# Input records
▬▬▬▬▬▬
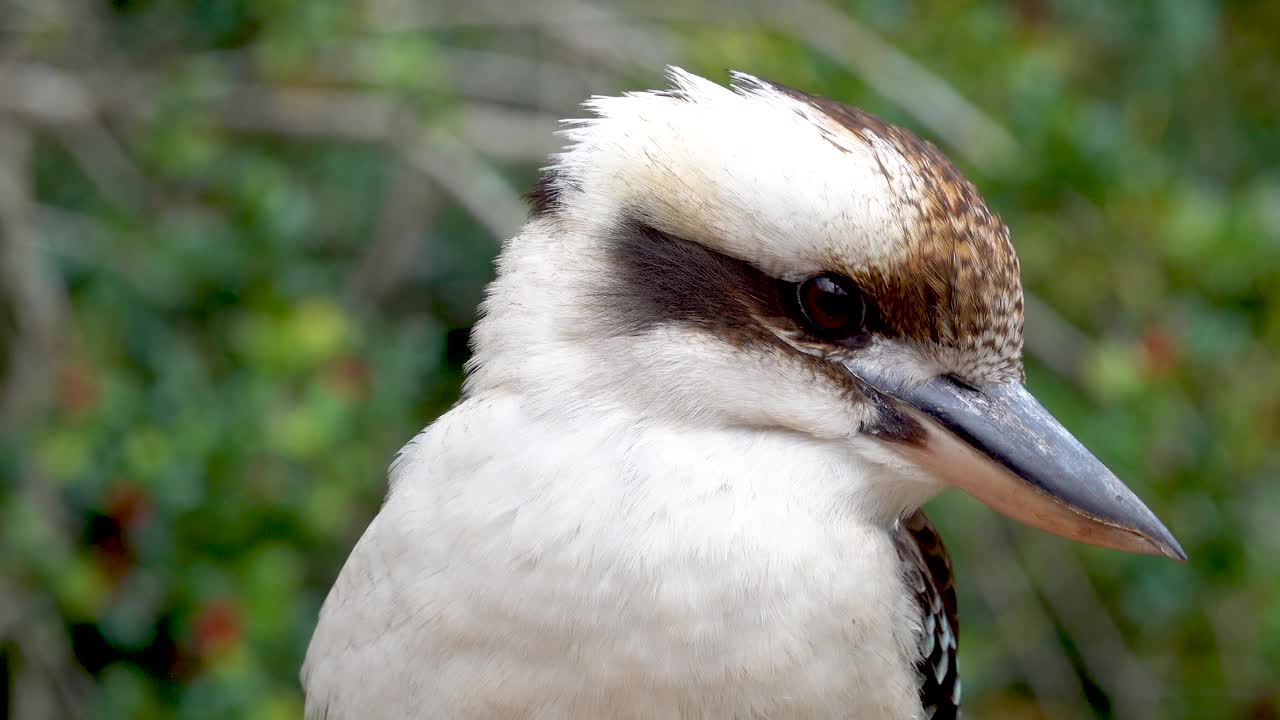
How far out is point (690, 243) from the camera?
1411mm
▬▬▬▬▬▬
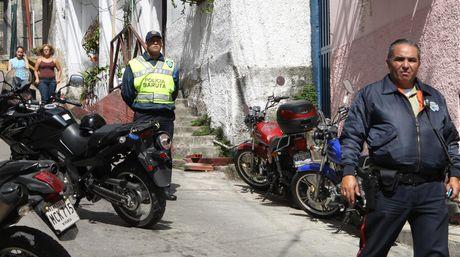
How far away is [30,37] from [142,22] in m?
▬▬▬▬▬▬
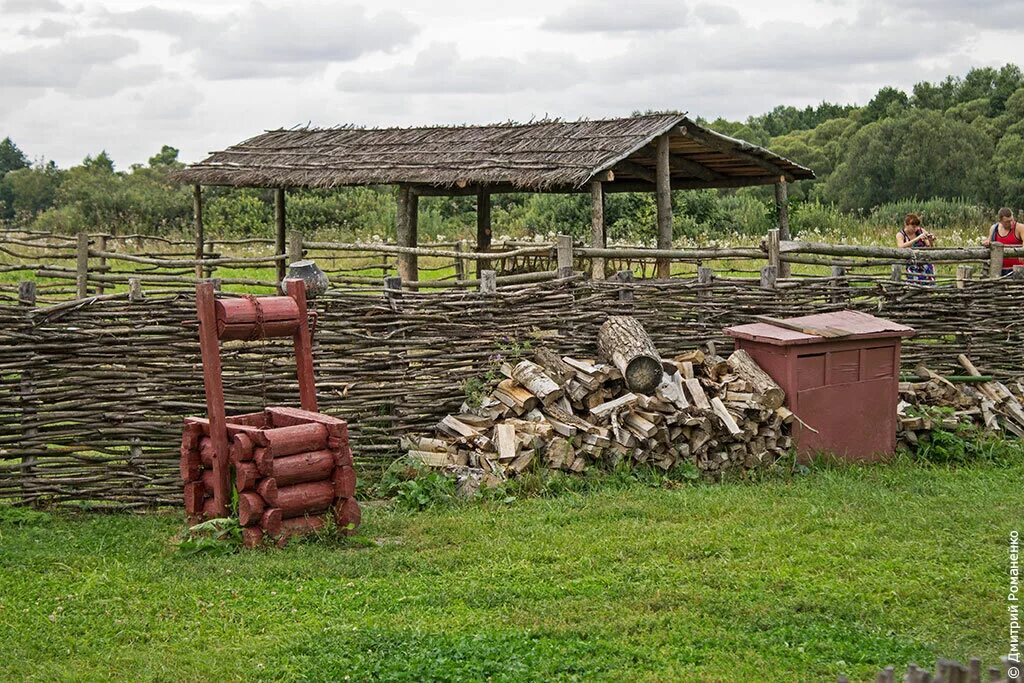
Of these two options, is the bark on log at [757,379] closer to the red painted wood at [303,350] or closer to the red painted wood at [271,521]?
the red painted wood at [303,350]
▬▬▬▬▬▬
# Directive
Find every line in the records above that contains the string "wood" and copy each one out in full. Case counts.

# Full answer
Of these two options, is the bark on log at [757,379] closer to the red painted wood at [303,350] or closer to the red painted wood at [271,521]?
the red painted wood at [303,350]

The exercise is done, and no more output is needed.